A follow-up online course is dedicated to applying structured expert judgment. Learners have the opportunity to perform their own study, under close guidance from Tina Nane and Roger Cooke. The learners will design the study and gather, assess the performance of, and combine, expert opinion. They will also carry out the analysis and report the findings of their study.
Evaluation of the Classical Model
Cooke has collected expert data from many studies over the years to evaluate the Classical Model and compare it with other possible weighting schemes, including equal weighting and quantile aggregation. The Classical Model outperformed the other aggregation methods considered in the analysis. The findings demonstrate the superiority of the Classical Model, both in terms of in-sample and out-of-sample validation and in terms of point forecast accuracy. Moreover, when compared with other aggregation methods, the performance-based combination of experts generated by the Classical Model is more statistically accurate and more informative.
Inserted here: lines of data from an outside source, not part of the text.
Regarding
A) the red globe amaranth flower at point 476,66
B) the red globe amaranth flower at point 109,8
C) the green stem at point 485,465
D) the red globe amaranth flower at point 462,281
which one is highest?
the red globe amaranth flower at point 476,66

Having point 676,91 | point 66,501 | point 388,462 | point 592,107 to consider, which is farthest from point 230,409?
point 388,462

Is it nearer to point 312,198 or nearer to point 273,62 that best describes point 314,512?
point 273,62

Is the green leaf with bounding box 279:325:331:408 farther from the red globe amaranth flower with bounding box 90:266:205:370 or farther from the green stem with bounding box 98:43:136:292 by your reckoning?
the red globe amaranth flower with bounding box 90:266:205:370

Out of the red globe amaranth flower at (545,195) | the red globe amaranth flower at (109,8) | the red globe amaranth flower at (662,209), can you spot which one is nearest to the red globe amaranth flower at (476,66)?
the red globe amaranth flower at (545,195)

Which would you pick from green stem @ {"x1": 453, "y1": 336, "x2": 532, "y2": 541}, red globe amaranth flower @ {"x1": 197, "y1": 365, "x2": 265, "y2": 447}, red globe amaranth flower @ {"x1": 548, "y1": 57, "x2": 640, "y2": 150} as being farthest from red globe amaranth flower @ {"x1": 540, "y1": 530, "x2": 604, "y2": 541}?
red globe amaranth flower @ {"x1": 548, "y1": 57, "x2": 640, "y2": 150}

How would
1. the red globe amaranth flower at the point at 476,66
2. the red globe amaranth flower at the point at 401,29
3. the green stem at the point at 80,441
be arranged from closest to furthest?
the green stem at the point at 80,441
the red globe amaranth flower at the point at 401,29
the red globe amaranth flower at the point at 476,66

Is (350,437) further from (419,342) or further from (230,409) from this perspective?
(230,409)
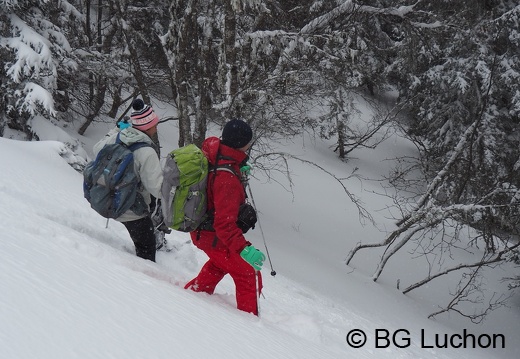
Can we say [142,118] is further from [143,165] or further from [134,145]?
[143,165]

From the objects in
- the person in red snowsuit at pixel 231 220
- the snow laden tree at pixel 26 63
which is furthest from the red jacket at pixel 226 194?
the snow laden tree at pixel 26 63

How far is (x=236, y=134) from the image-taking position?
391 cm

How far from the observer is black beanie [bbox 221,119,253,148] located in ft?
12.8

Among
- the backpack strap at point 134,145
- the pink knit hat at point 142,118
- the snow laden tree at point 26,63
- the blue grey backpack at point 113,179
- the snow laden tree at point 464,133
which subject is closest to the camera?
the blue grey backpack at point 113,179

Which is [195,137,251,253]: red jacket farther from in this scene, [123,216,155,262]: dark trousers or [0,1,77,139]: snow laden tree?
[0,1,77,139]: snow laden tree

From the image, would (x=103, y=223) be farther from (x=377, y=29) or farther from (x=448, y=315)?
(x=377, y=29)

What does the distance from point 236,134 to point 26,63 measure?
366 inches

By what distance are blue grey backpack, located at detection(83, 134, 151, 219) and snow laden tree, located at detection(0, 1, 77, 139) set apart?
25.5 feet

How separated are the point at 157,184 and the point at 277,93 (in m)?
6.46

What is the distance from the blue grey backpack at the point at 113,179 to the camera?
14.0 ft

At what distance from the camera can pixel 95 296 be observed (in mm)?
2625

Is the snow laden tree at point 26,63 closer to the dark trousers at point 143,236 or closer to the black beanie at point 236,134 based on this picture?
the dark trousers at point 143,236

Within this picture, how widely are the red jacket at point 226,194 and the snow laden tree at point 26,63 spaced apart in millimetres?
8563

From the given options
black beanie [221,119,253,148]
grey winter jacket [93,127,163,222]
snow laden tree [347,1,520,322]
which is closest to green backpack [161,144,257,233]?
black beanie [221,119,253,148]
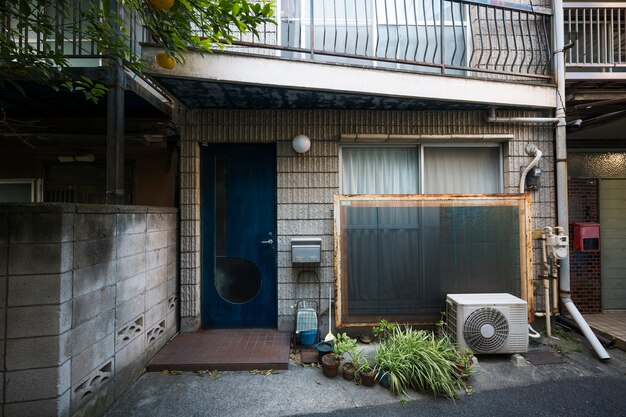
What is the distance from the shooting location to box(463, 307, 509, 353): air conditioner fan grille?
3414 mm

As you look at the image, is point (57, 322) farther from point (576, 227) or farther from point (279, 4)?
point (576, 227)

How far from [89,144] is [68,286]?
9.60ft

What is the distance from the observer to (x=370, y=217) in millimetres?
3986

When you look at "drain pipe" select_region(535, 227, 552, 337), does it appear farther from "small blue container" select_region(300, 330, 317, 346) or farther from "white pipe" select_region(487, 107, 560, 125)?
"small blue container" select_region(300, 330, 317, 346)

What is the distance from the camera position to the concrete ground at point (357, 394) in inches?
105

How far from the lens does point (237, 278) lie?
432cm

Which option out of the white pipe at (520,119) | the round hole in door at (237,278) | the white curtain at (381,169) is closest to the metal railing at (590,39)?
the white pipe at (520,119)

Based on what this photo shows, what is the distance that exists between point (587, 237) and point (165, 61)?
6.21m

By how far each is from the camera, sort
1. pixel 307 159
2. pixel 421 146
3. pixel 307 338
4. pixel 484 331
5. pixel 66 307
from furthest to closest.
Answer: pixel 421 146, pixel 307 159, pixel 307 338, pixel 484 331, pixel 66 307

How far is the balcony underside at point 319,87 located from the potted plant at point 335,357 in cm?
292

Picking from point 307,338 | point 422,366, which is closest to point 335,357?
point 307,338

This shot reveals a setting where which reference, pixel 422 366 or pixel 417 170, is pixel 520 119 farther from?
pixel 422 366

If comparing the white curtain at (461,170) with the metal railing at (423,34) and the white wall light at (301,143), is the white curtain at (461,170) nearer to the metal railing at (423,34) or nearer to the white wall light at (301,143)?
the metal railing at (423,34)

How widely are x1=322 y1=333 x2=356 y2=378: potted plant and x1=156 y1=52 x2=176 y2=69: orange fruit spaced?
3.45 meters
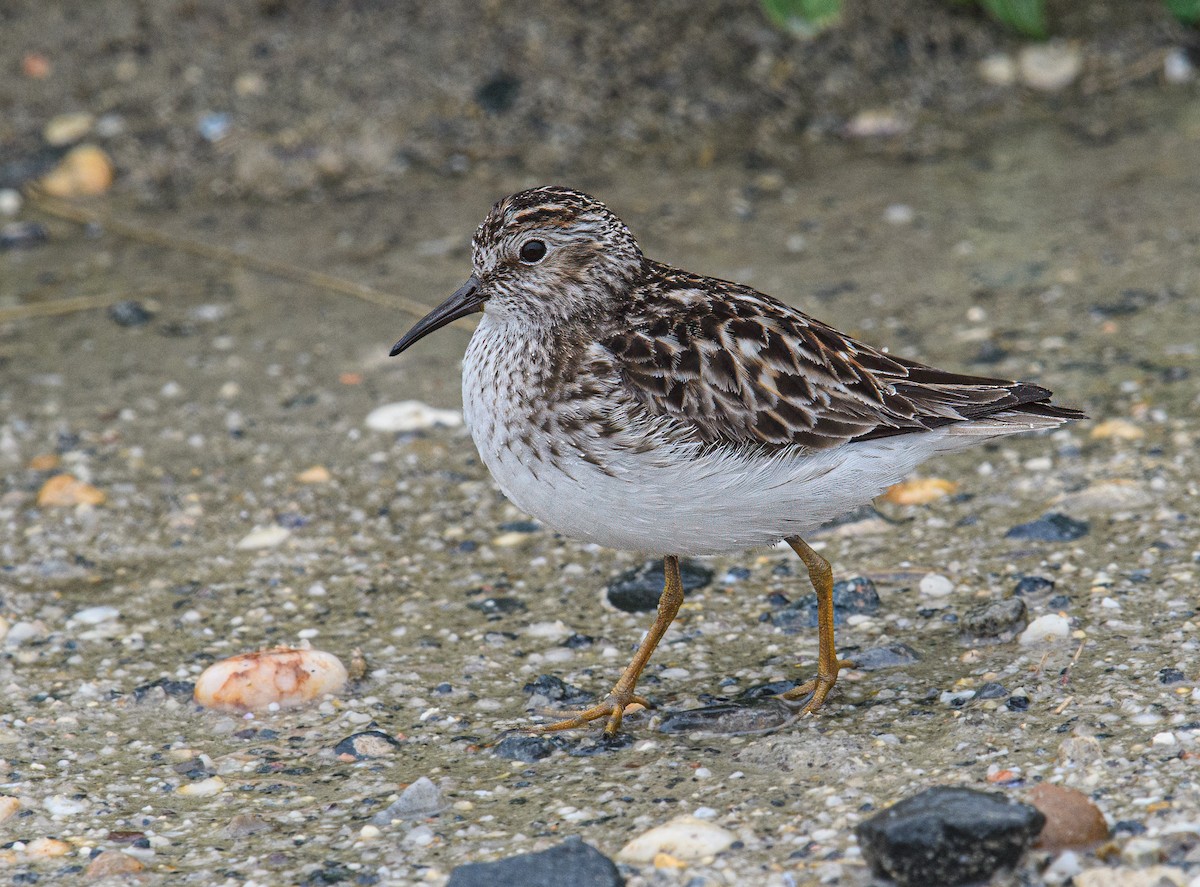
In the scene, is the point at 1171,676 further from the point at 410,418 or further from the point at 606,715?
the point at 410,418

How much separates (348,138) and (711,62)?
2401 mm

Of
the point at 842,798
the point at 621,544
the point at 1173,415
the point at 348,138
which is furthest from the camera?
the point at 348,138

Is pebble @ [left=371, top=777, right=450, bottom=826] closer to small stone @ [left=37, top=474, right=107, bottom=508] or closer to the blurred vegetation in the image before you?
small stone @ [left=37, top=474, right=107, bottom=508]

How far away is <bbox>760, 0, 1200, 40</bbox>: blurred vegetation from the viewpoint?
864 centimetres

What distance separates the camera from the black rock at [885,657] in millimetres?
5402

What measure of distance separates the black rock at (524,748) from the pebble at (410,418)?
2.53 meters

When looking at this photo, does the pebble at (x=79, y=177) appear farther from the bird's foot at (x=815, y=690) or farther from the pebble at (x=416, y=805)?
the bird's foot at (x=815, y=690)

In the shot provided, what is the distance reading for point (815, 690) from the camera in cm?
514

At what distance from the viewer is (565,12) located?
32.1 feet

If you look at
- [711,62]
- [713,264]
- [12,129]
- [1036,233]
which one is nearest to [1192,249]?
[1036,233]

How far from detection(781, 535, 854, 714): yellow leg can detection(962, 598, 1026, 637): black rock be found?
0.56 m

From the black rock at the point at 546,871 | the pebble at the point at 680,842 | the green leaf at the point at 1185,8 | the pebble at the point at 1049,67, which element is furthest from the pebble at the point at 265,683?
the green leaf at the point at 1185,8

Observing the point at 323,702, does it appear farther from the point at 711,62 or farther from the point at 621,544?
the point at 711,62

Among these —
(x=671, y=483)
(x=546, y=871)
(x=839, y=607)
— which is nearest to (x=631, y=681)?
(x=671, y=483)
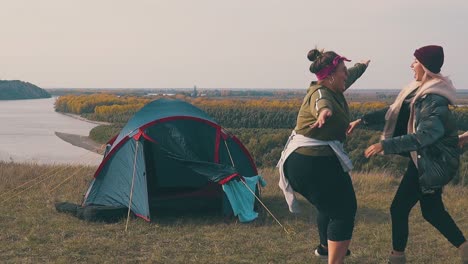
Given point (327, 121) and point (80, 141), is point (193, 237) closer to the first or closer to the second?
point (327, 121)

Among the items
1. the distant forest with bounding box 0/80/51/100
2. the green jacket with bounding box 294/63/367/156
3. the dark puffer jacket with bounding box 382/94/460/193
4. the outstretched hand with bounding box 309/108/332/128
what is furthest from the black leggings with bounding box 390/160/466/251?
the distant forest with bounding box 0/80/51/100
What inspired you to include performance-based weights in the Classical Model?
Expert subjective probabilities began appearing in technical risk analyses of nuclear power plants in the 1970s. The rigorous reporting in these early studies exposed very wide differences in experts’ judgments and teed up issues of validating and synthesising expert judgment. Any new measurement device, such as Galileo’s telescope, is first ‘calibrated’ by applying it to things we know before employing it to measure things we don’t know. Expert judgment constitutes a new measuring device. Applying this simple idea led to treating experts as statistical hypotheses and validating these hypotheses against calibration variables from their field to which the true values were known.